You are an expert Customer Success Manager working in the {industry} Industry.You are tasked with categorizing a list of user reviews for further analysis. Please assign this review: {input_text}
To one of the following categories: {categories}If the review is just an expression of sentiment (eg: Great!, Bad!, etc). Please use the 'Generic feedback' category.
Your answer should be a single category name.


**Note**: there is a **debug** variable that is currently set up to **True**. This will make the code tag a sample of 20 reviews.

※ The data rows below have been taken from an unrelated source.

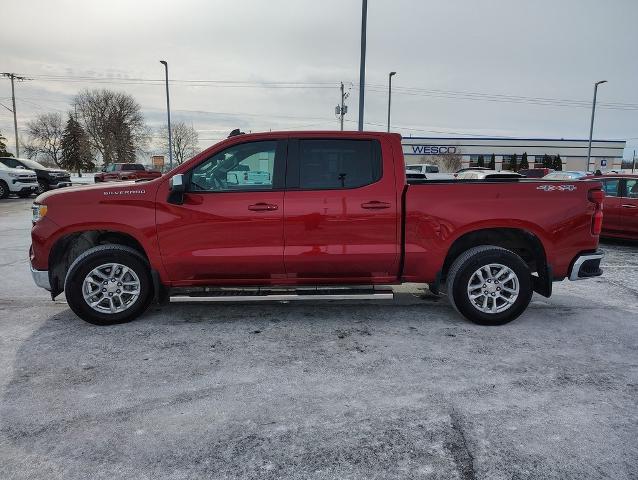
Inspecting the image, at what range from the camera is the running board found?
4.50 m

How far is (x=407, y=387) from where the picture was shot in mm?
3311

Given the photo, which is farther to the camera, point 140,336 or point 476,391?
point 140,336

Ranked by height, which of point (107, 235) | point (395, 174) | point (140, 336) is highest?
point (395, 174)

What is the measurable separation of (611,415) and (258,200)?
3.27m

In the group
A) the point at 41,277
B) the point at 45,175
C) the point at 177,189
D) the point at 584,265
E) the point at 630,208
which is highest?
the point at 177,189

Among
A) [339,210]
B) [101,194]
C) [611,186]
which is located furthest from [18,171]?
[611,186]

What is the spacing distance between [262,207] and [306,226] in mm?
464

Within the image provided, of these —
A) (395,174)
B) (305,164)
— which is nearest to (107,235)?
(305,164)

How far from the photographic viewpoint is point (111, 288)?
15.0 ft

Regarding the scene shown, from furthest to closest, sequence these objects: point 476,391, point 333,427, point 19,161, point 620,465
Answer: point 19,161
point 476,391
point 333,427
point 620,465

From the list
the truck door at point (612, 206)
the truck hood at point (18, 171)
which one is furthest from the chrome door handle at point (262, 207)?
the truck hood at point (18, 171)

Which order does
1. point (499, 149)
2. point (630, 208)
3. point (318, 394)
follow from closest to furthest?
point (318, 394), point (630, 208), point (499, 149)

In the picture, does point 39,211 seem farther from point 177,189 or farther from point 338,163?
point 338,163

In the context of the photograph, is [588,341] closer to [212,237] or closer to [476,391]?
[476,391]
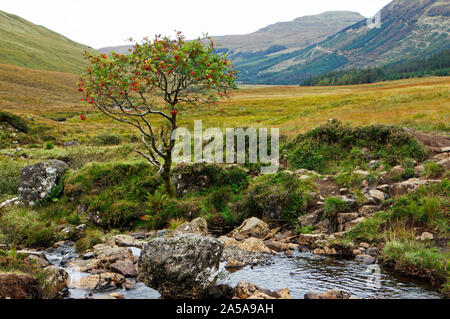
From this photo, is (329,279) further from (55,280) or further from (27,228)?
(27,228)

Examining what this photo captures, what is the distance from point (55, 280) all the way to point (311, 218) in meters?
10.4

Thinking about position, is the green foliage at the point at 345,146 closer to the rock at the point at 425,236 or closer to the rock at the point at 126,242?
the rock at the point at 425,236

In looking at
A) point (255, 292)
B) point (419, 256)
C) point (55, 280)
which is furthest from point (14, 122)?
point (419, 256)

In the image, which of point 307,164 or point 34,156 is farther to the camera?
point 34,156

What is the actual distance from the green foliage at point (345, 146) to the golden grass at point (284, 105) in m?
2.98

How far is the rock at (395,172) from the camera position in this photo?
16.4m

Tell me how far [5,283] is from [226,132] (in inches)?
755

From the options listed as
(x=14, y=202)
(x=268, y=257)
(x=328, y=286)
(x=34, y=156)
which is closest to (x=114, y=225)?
(x=14, y=202)

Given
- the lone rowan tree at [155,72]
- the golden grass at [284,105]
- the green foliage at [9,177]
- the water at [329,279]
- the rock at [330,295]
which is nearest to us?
the rock at [330,295]

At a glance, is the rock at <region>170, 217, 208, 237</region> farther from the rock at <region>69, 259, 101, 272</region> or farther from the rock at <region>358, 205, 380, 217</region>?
the rock at <region>358, 205, 380, 217</region>

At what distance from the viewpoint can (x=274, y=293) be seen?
9.77 meters

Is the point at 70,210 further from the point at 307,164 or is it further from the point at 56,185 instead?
the point at 307,164

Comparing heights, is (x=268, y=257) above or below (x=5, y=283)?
below

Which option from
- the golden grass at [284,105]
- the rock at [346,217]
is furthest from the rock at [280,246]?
the golden grass at [284,105]
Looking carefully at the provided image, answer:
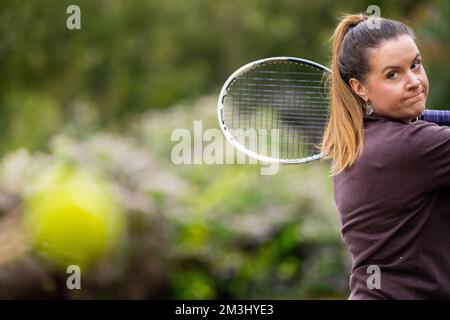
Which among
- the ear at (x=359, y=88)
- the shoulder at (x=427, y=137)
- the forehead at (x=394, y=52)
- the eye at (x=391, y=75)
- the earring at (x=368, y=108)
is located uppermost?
the forehead at (x=394, y=52)

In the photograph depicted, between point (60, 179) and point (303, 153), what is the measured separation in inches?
138

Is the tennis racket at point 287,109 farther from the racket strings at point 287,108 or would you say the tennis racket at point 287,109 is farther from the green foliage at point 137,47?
the green foliage at point 137,47

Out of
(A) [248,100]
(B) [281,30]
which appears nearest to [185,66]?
(B) [281,30]

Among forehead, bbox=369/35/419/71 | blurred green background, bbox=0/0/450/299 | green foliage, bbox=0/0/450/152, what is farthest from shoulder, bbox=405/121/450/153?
green foliage, bbox=0/0/450/152

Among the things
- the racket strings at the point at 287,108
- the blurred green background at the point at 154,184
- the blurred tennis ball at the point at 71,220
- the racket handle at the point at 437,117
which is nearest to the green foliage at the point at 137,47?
the blurred green background at the point at 154,184

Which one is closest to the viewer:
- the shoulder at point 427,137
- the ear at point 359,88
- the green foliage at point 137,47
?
the shoulder at point 427,137

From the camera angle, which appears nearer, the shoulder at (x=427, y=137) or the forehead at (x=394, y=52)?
the shoulder at (x=427, y=137)

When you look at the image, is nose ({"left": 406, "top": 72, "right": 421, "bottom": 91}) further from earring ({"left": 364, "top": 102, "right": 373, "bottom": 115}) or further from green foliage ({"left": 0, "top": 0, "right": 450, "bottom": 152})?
green foliage ({"left": 0, "top": 0, "right": 450, "bottom": 152})

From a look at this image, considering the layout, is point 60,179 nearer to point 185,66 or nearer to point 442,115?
point 442,115

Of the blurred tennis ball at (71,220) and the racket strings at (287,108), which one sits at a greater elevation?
the racket strings at (287,108)

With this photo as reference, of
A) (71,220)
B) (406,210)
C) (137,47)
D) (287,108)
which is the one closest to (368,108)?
(406,210)

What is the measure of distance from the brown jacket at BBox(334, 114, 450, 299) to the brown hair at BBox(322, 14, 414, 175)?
0.07 meters

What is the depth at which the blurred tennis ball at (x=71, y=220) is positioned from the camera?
6.04 m

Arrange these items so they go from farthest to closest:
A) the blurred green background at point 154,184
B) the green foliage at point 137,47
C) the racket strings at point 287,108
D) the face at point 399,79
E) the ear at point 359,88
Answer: the green foliage at point 137,47, the blurred green background at point 154,184, the racket strings at point 287,108, the ear at point 359,88, the face at point 399,79
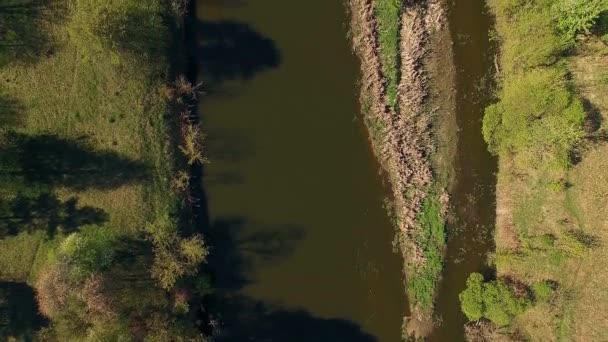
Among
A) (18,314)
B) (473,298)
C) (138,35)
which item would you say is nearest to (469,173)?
(473,298)

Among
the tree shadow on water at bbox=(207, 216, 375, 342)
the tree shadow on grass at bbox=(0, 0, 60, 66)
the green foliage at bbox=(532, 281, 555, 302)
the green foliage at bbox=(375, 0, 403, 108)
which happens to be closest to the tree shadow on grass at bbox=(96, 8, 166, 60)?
the tree shadow on grass at bbox=(0, 0, 60, 66)

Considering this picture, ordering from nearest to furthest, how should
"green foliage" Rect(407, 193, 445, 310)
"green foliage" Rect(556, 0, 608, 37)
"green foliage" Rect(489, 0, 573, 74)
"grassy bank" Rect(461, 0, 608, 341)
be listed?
"green foliage" Rect(556, 0, 608, 37) < "green foliage" Rect(489, 0, 573, 74) < "grassy bank" Rect(461, 0, 608, 341) < "green foliage" Rect(407, 193, 445, 310)

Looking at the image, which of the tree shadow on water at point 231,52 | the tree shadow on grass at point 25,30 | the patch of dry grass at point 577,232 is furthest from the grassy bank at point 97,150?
the patch of dry grass at point 577,232

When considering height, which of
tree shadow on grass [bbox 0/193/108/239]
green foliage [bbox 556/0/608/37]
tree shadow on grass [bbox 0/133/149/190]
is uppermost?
green foliage [bbox 556/0/608/37]

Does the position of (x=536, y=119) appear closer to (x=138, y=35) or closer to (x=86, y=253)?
(x=138, y=35)

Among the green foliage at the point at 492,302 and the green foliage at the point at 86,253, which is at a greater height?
the green foliage at the point at 86,253

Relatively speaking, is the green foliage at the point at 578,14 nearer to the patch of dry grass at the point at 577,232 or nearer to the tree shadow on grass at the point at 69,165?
the patch of dry grass at the point at 577,232

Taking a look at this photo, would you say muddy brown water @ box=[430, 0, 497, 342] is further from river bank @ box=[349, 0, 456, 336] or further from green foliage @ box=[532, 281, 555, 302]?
green foliage @ box=[532, 281, 555, 302]
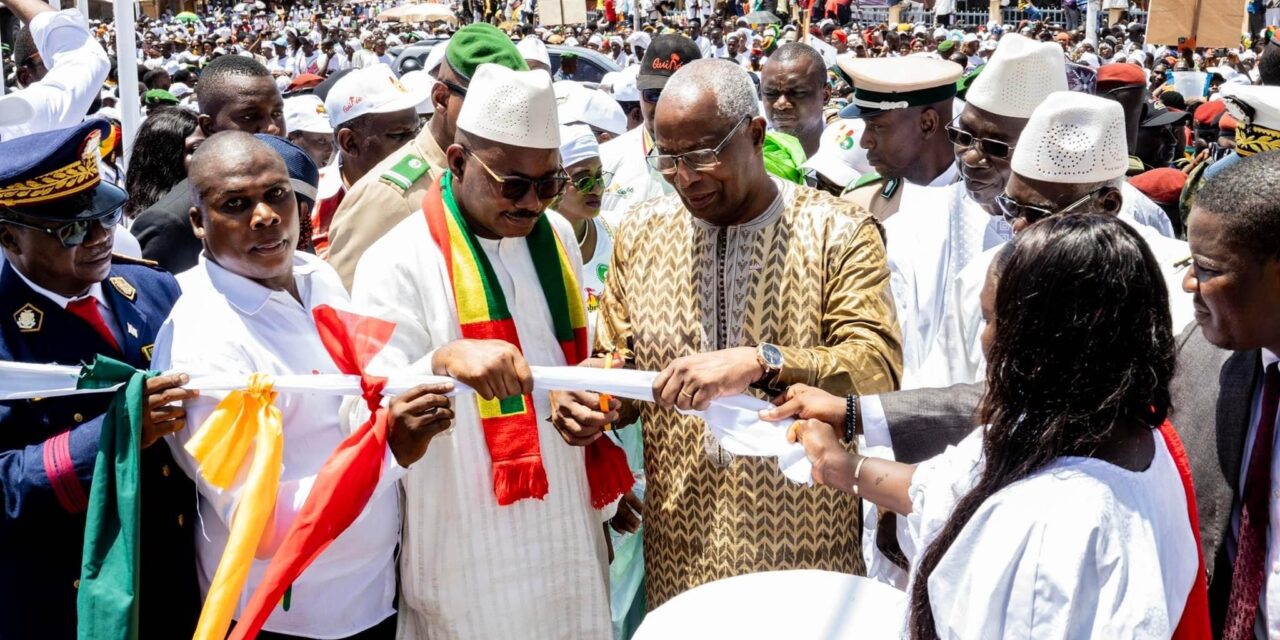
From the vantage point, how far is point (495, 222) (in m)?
3.32

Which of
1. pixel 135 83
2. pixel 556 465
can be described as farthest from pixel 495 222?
pixel 135 83

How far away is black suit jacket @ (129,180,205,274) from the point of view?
470cm

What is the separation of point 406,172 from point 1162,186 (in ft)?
13.4

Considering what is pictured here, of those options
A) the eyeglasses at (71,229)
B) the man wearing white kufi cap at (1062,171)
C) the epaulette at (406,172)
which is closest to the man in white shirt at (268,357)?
the eyeglasses at (71,229)

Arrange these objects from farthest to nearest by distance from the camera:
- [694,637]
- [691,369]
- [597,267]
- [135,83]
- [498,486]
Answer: [135,83] < [597,267] < [498,486] < [691,369] < [694,637]

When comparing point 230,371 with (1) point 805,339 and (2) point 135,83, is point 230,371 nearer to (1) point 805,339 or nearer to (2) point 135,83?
(1) point 805,339

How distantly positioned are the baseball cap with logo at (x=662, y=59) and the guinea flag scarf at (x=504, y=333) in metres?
4.03

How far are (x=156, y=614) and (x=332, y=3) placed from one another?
59.9 metres

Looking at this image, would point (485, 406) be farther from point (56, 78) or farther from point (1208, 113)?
point (1208, 113)

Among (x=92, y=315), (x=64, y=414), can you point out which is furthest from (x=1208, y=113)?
(x=64, y=414)

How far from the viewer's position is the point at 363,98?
586cm

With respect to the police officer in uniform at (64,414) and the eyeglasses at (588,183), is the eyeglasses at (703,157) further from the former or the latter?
the eyeglasses at (588,183)

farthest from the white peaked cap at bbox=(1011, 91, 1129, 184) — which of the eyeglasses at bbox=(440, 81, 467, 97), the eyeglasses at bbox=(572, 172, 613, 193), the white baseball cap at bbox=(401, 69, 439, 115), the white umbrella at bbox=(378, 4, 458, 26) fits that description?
the white umbrella at bbox=(378, 4, 458, 26)

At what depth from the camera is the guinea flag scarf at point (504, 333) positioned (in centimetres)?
326
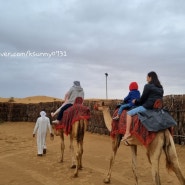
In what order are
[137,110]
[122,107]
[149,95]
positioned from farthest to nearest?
[122,107] → [137,110] → [149,95]

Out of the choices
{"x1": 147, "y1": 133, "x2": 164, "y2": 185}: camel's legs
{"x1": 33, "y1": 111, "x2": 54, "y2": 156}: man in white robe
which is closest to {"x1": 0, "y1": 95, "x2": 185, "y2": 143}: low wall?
{"x1": 33, "y1": 111, "x2": 54, "y2": 156}: man in white robe

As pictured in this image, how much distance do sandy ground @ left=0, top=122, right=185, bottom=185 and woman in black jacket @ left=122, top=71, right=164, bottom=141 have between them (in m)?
2.45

If you want to run this against the total reviews, change the vairable to **False**.

In [10]:
debug=True
test_category = category_list
perc = df.shape[0]//10
topics_gemini = []

In [11]:
start_time = time.time()
n_samples= 20

if debug: 
    df_c = df.sample(n_samples).copy()
    reviews = df_c.content
else:
    df_c = df.copy()
    reviews = df_c.content
    
for i, review in enumerate(reviews):
    if debug:
        print("Tagging Review #", i+1)
    prompt2 = prompts["prompt_v9b"].format(industry="Crypto", 
                                                 categories=category_list,
                                                input_text = review )
    topic = utils.gemini_query(prompt2, gemini_key = GEMINI_API_KEY, debug=debug)
    topics_gemini.append(topic)
    if i%perc == 0:
        print(f"{i} out of {len(reviews)} done.")
    

end_time = time.time()
print(f"{i} reviews were processed in {(end_time-start_time)/60} minutes")

Tagging Review # 1
0 out of 20 done.
Tagging Review # 2
Tagging Review # 3
Tagging Review # 4
Tagging Review # 5
Tagging Review # 6
Tagging Review # 7
Tagging Review # 8
Tagging Review # 9
Tagging Review # 10
Tagging Review # 11
Tagging Review # 12
Tagging Review # 13
Tagging Review # 14
Tagging Review # 15
Tagging Review # 16
Tagging Review # 17
Tagging Review # 18
Tagging Review # 19
Tagging Review # 20
19 reviews were processed in 0.35275622208913165 minutes


The code above shows the recursive feature of the *gemini_query* function, this is the function that makes the call to the Gemini API.

If the API call failes, the function is set to:
* Wait 10 seconds
* Call itself (this is the recursive feature)


By the default, the function will call itself up to 3 tries.

If a call fails more than 3 times in a row it will return a "gemini failed" string.

In [12]:
len(topics_gemini)

20

In [13]:
df_c.loc[:, "gemini_llm_topic"] = topics_gemini

The code below will only run when the **debug** is set to **True**.

In [15]:
if debug:
    for row in range(df_c.shape[0]):
        print("App: ", df_c.iloc[row]["app"], " Tagged Topic: ", df_c.iloc[row]["gemini_llm_topic"])
        print("Review Text:")
        print()
        print(df_c.iloc[row]["content"])
        print("***************************")
        print()

App:  com.bybit.app  Tagged Topic:  Generic feedback
Review Text:

Nothing much to say
***************************

App:  com.bybit.app  Tagged Topic:  Wallet Security/Integration
Review Text:

Scam can't withdraw my crypto on my web3 wallet, when you try and confirm a transaction it does nothing
***************************

App:  com.bybit.app  Tagged Topic:  Generic feedback
Review Text:

good
***************************

App:  com.binance.dev  Tagged Topic:  Generic feedback
Review Text:

good
***************************

App:  com.binance.dev  Tagged Topic:  Generic feedback
Review Text:

Excellent
***************************

App:  com.bybit.app  Tagged Topic:  Verification/KYC/AML Processes
Review Text:

Verification got me stressed out of mind get bank statements and still u guys not accept it is crazy
***************************

App:  com.binance.dev  Tagged Topic:  Customer Support
Review Text:

good service
***************************

App:  co.mona.android  Tagged Topic:  C

## Summary

The full data set was already tagged when building the protype.

The output of the fully tagged dataset resides in the **"/data/2.crypto_app_reviews_tagged.csv"** file.